- Document passage
==================================================


    Over-weight people are more at risk from most things for all the same reasons.

    The SARS CoV 2 was no more serious in all the usual people than influenza, but unlike the latter it left the young, particularly babies and infants, alone.

  8. Ah.. I see that on the Isles “smart people” are finally figuring out that chronic inflammation engenders a different immune response to acute inflammation, especially when said chronic inflammation is already being suppressed with anti-inflammatory agents.

    Is this one of those “it’s only Real™ when it’s Discovered™ in Great-Britain by British Scientists™.” things?

    Well done, Cambridge boffins. Well done!! *does a slow NHS applause*

  9. Have they admitted masks were bollocks yet?

==================================================

Scene geometry reasoning data
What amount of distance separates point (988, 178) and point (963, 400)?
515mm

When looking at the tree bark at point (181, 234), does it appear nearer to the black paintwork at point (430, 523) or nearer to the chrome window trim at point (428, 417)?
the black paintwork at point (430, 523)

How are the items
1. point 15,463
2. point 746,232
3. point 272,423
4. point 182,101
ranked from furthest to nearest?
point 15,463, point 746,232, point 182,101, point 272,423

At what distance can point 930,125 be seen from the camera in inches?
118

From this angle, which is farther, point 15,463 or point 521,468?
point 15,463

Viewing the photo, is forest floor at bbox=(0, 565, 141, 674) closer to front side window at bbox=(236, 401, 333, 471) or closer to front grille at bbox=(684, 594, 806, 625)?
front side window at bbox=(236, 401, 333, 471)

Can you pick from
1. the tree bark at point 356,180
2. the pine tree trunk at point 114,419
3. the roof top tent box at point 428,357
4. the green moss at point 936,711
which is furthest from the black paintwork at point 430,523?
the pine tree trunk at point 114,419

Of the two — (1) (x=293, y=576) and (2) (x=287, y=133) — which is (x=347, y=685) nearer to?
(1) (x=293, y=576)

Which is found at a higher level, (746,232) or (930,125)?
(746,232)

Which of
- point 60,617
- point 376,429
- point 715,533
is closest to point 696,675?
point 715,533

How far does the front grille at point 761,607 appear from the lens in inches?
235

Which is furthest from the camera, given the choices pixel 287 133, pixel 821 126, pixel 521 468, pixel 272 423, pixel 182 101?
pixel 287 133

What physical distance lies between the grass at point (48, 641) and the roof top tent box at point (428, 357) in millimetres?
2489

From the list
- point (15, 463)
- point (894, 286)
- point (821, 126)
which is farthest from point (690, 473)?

==================================================

- Tasks to carry out
a - Please explain in one to three sentences what the COVID comment thread says chronic inflammation engenders and when that is especially true.
b - Go on with the COVID comment thread from the point where it stops.
The records are separate material, unrelated to the COVID comment thread.

- Answers to the exercise
a - Chronic inflammation engenders a different immune response than acute inflammation. This is especially so when the chronic inflammation is already being suppressed with anti-inflammatory agents.

b -
    Might depend on who “they” are, and what level of admission you choose. This lot seem to be a “gold standard” outfit for meta studies of randomised controlled studies:

    https://www.cochranelibrary.com/cdsr/doi/10.1002/14651858.CD006207.pub6/full

    Medical or surgical masks

    Ten studies took place in the community, and two studies in healthcare workers. Compared with wearing no mask in the community studies only, wearing a mask may make little to no difference in how many people caught a flu‐like illness/COVID‐like illness (9 studies; 276,917 people); and probably makes little or no difference in how many people have flu/COVID confirmed by a laboratory test (6 studies; 13,919 people). Unwanted effects were rarely reported; discomfort was mentioned.

    Technically they say they have low to moderate confidence in the results, but Tom Jefferson, Oxford epidemiologist and lead author, was pretty unambiguous when speaking to a journalist:

    “There is just no evidence that they make any difference, full stop.”

    And N95 masks? “Makes no difference — none of it.”

  10. @JohnB: “Over-weight people are more at risk from most things for all the same reasons”

    And yet overweight people comfortably outlive “normal weight” people. Paradox, eh?

  11. Dearieme.. For a given value of “overweight”… If you take the NHS definitions I’m both borderline obese and borderline underweight.

  12. PJF – In the grand scheme of spaffing, what we wasted on masks wasn’t a significant sum, but it was probably still hundreds of millions.

    Bloody hell.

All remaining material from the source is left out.